Fate documents (whether they are rule books, adventure books, character sheets, etc.) generally have a pretty recognizable style (a typical example is the Fate Core Character Sheet). The rule books have pages with a specific layout, a specific style for page numbering, specific shapes around the edges, specific shapes for sections with GM tips, specific shapes for sections with examples, etc.
As a GM, I sometimes want to create customized sheets and handouts. Possibly I'd like to write and publish an original setting or adventure at some point. In either case, I would prefer to make something that feels like a 'native' Fate document (considering that the folks at Evil Hat have said they don't mind people doing so).
How can I go about replicating that look & feel in a rich text editor or DTP software? (To me, it doesn't matter which specific product I'd have to use.) Are there any reusable templates made by players that make this process repeatable? Is there perhaps a visual style guide that authors can follow? Anything instructions to avoid 'reinventing the wheel' or at least be able to 'reinvent' it faithfully?
The manual uses Gotham (usually bold) for the sans serif titles and callouts, and Garamond for the main text. The example gameplay passages use GFY Thornesmith. Evil Hat have their own font for the Fate action glyphs.
Gotham is a priced font, but I hear Google's Montserrat is a good substitute and uses the SIL Open Font License. Garamond has priced variants (the manual uses Adobe's I think), but URW make a version called Garamond No. 8 — you can download a TrueType Garamond No. 8 from Github (under the AFPL). GFY Thornesmith is also priced, and I don't know of a good (free) visual substitute, but Blambot make a bunch of comic fonts that are free for personal use (eg. Heavy Mettle, Nightwatcher).
As for replicating the style, all I can say is: pay close attention to the little visual cues we often take for granted. Note the 45° corners on the black callout boxes, and the drop shadow. Note the indent for, and horizontal lines above and below, the example text. Also there's frequent use of bolding to emphasise aspects and other mechanical details. In general, it's got a very high-contrast, solid black-and-white style. Compare it to, say, most WotC D&D material where everything is in subdued browns, reds and cream colours with a lot of texture.
There's a fair amount of artwork in there that breaks up the walls of text; if you can't make your own artwork, just do a Google image search (eg. I just searched for "[genre of game] vector artwork"). There's a lot of stuff that's free for personal use, but remember to respect the license if you publish it. I like to have it "enter the page" from the side or lower corners and wrap the text around it, you might prefer to feature it within the page proper. The manual uses artwork with a little bit of texture (which contrasts nicely with the heaviness of the text, and so doesn't really need captioning or framing); personally I find that solid vector based stuff works fine as well, as long as it's in moderation.

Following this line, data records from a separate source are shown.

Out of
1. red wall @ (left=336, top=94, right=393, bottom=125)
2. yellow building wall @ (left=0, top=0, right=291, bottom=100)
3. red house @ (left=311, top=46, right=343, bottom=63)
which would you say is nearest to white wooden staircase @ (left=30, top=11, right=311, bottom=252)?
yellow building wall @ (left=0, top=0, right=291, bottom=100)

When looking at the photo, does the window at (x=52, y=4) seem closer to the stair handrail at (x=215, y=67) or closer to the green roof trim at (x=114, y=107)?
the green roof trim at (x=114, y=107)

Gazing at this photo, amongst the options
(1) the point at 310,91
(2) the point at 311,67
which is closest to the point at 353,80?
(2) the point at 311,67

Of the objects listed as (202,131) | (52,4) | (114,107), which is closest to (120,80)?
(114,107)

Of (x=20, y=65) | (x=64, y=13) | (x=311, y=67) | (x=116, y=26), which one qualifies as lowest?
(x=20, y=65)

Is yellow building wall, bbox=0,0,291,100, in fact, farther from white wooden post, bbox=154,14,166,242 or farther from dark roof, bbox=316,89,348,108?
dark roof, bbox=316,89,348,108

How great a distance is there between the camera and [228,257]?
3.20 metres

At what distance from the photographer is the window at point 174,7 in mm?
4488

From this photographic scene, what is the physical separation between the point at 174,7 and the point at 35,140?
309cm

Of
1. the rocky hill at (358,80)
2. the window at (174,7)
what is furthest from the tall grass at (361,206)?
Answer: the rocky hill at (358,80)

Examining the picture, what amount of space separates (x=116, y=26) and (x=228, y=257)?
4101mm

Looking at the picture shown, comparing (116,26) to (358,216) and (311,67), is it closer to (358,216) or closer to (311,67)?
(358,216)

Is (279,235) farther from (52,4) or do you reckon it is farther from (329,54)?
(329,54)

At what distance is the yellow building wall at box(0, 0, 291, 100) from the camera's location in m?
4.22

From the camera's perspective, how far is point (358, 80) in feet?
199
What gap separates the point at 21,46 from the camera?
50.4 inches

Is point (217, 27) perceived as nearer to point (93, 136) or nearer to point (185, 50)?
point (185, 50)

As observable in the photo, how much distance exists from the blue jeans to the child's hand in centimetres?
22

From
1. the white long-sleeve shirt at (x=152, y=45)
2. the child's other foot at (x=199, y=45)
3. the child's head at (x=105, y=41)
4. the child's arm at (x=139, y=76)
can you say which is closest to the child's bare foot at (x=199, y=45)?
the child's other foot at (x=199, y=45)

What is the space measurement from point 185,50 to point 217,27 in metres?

Finally, note that it's the structure of the book that dictates these elements. The text regularly switches between "main text," example gameplay, and helpful tips. Each of these elements has its own style. Putting random paragraphs in big white-on-black boxes, or switching to a hand-drawn-looking font for no particular reason will just be jarring. Text with the same font should be able to be pulled out by itself and still make sense (or at least give you a coherent set of excerpts).
There's a lot of merit to trying to reproduce your system's look and feel; it can really help reduce cognitive load for your players switching between the official material (such as the manual) and your own handouts. Having said that, if you get close but not close enough, you can set off a bit of dissonance as your players' expectations are subtly missed in ways they can't quite identify.
I already mentioned this, but you said you were doing this for personal use but thinking about publishing your material later. Even if you're publishing it for free, it probably won't fall under "personal use" any more, and you'll need to be careful to respect the licenses of any fonts and artwork you use. This may simply mean captions for crediting images, or it may mean thinking about a real license.
When I do stuff like this, I like to keep a text file alongside my material with a list of anything I downloaded and used, along with source URL and a quick note about the license. (You'll also appreciate this when you render a PDF, accidentally delete your source file, and then wonder where you got that picture of a planet from.)